The Luxembourg SCSp is a very popular choice of fund vehicle and so these rules will often be relevant for private funds across various asset classes. Further, the adverse consequences of the rules applying (potentially significant entity level tax arising at the level of the fund vehicle) means that particular focus on these rules is needed as part of structuring discussions and the fundraising process.

Recap of rules

The rules apply to an SCSp (or other Luxembourg tax transparent entity) if, broadly:

  • it is considered as a taxable person (i.e. as tax opaque) by one or more investors in their own jurisdiction (an “opaque investor”); and
  • those opaque investors hold, in aggregate, at least 50% of the voting rights, capital ownership or profit interest in the entity in question. 

In applying the 50% threshold, the interests of investors “acting together” are aggregated. However, helpfully there is a presumption that investors each holding less than 10% of an investment fund are not acting together.  

Importantly for funds, there is an exemption within the reverse hybrid rules for collective investment vehicles, meaning an investment fund or vehicle that (i) is widely held, (ii) holds a diversified portfolio of securities and (iii) is subject to investor-protection regulation in the country in which it is established (which includes AIFs subject to AIFMD) (the CIV Exemption).

Points to look out for

In the fund structuring environment, we have seen several areas of difficulty and uncertainty arise in practice since these rules came into force.

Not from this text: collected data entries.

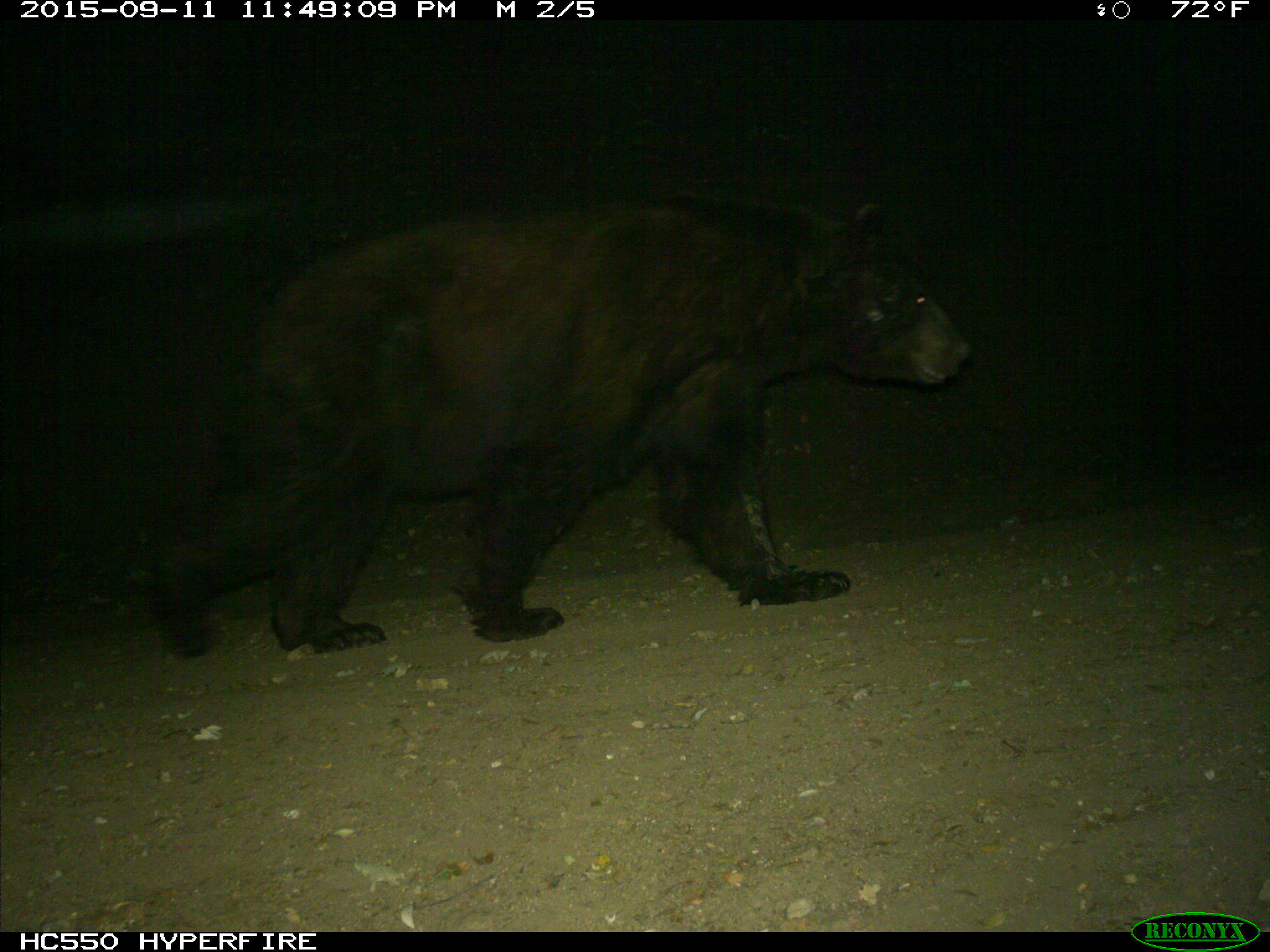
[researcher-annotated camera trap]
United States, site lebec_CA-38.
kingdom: Animalia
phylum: Chordata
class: Mammalia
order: Carnivora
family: Ursidae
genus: Ursus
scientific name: Ursus americanus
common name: american black bear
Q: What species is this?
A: Ursus americanus (american black bear).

  • Feeder/parallel fund partnerships:
    • The 50% threshold is generally tested on an entity-by-entity basis. So, while an opaque investor may hold less than 50% of a fund as a whole, it may hold 50%+ of an individual SCSp within the wider fund structure. Issues can arise, for example, where some investors participate through a feeder vehicle, or where the fund is structured as a series of parallel partnerships.
    • Feeder vehicles can also give rise to uncertainty in applying the 10% acting together presumption. In particular, there is a lack of technical consensus within the market as to whether the denominator for the 10% threshold should be (i) total commitments to the fund into which the feeder vehicle invests or (ii) total commitments to the feeder vehicle only – although the conservative view appears to be (ii).
  • “Widely held” condition: The CIV Exemption requires that the fund entity in question is “widely held”. However, there is no legislative definition of “widely held” and, consequently, there can be (in our experience) difficulty obtaining comfort that a vehicle is widely held for these purposes. This can make it difficult to rely solely on the CIV Exemption, particularly where there is an opaque investor that holds the significant majority of interests in a fund vehicle.
  • Tax-exempt investors: Strangely, the original reverse hybrids law did not contain an exception for where an opaque investor is tax-exempt (and therefore obtains no benefit from the tax hybridity of the relevant SCSp). There have been recent changes in the law that have attempted to fix this issue, although there are differing views as to whether the changes that have been made are completely satisfactory. For instance, there is residual uncertainty as to whether a tax-exempt investor “counts” towards the 50%+ threshold in determining whether the SCSp is a reverse hybrid. 
  • Non-AIF SCSps: A fund structure may contain entities that are not AIFs (and are not otherwise subject to investor protection regulation) and therefore cannot benefit from the CIV Exemption. This issue is often relevant for carry partnerships that are structured as SCSps, given they may not be AIFs from a regulatory perspective. For the same reason, it can also be relevant for SCSps within a deal investment holding structure. Without the CIV Exemption as a backstop, the reverse hybrid analysis for these entities therefore requires more care.

Conclusion

Over the last year, we have found in practice that the reverse hybrid rules can usually be successfully navigated for Luxembourg fund structures. However, the rules need attention due to the areas of complexity and uncertainty in their application, and given their potential adverse impact. Also, the application of the rules depends on the composition of a fund’s investor base, which is not known at the outset of a fundraising process. For these reasons, managers are well advised to keep a close eye on these rules during a fundraising.